Though technological advancements can help in processing and churning colossal amounts of data, fundamentals such as an eye for detail, perceptive clarity, pragmatic and rational thinking, and assertive analysis shed light on the importance of one’s knowledge and expertise. intelligence and digitisation will largely change the way the professional legal framework functions. These disruptions can improve the productivity of a traditional lawyer in investigating through large chunks of data that appear every day in the form of archives.

While carrying out due diligence, a specific sort of record can be indicated as pertinent, pushing AI applications to discover different archives that are also applicable.

Machines are a lot quicker at dealing with reports than people, and can create profits and results that can be factually approved.

They can also help diminish the workload on human workforce by sending out only those archives that are faulty instead of expecting people to audit every single report in search of mistakes.

It’s critical that legitimate research is done in an efficient and thorough way, despite being tedious, and computational intelligence can aid law firms immensely in this process.

In law firms around the globe, experts are kept occupied with leading due diligence strategies that reveal base data in the interest of their customers. This work incorporates affirming statistical data points and altogether assessing the choices on earlier cases to adequately give guidance to their customers.

Computational intelligence has the ability to break down information to enable it to make predictions. These results at the offset can define the probability of results based on years of data.

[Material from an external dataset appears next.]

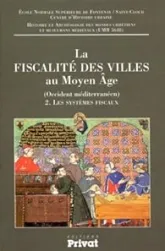 La fiscalité des villes au Moyen-Âge : France méridionale, Catalogne et Castille. Les systèmes fiscaux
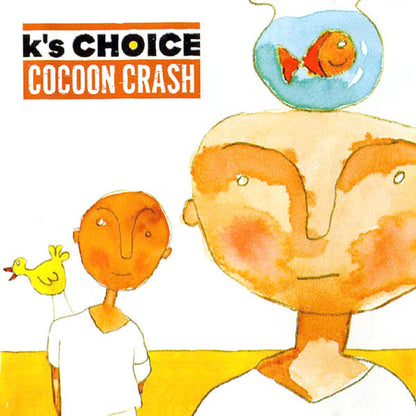 K's Choice - Cocoon Crash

With AI coming into place, an archive can be evaluated in merely seconds. It can perceive critical language and evaluate issues, finding and distinguishing similitudes depending on the past authoritative language from which the machine has been prepared. The machine can also recognise language, including the diverse areas that require examination, in the form of risk, reimbursement, tax assessment, and protection issues.

All in all, it is time for prospective lawyers to embrace this disruption since law as a vocation revolves majorly around complex human interaction, which can never be automated by Artificial Intelligence.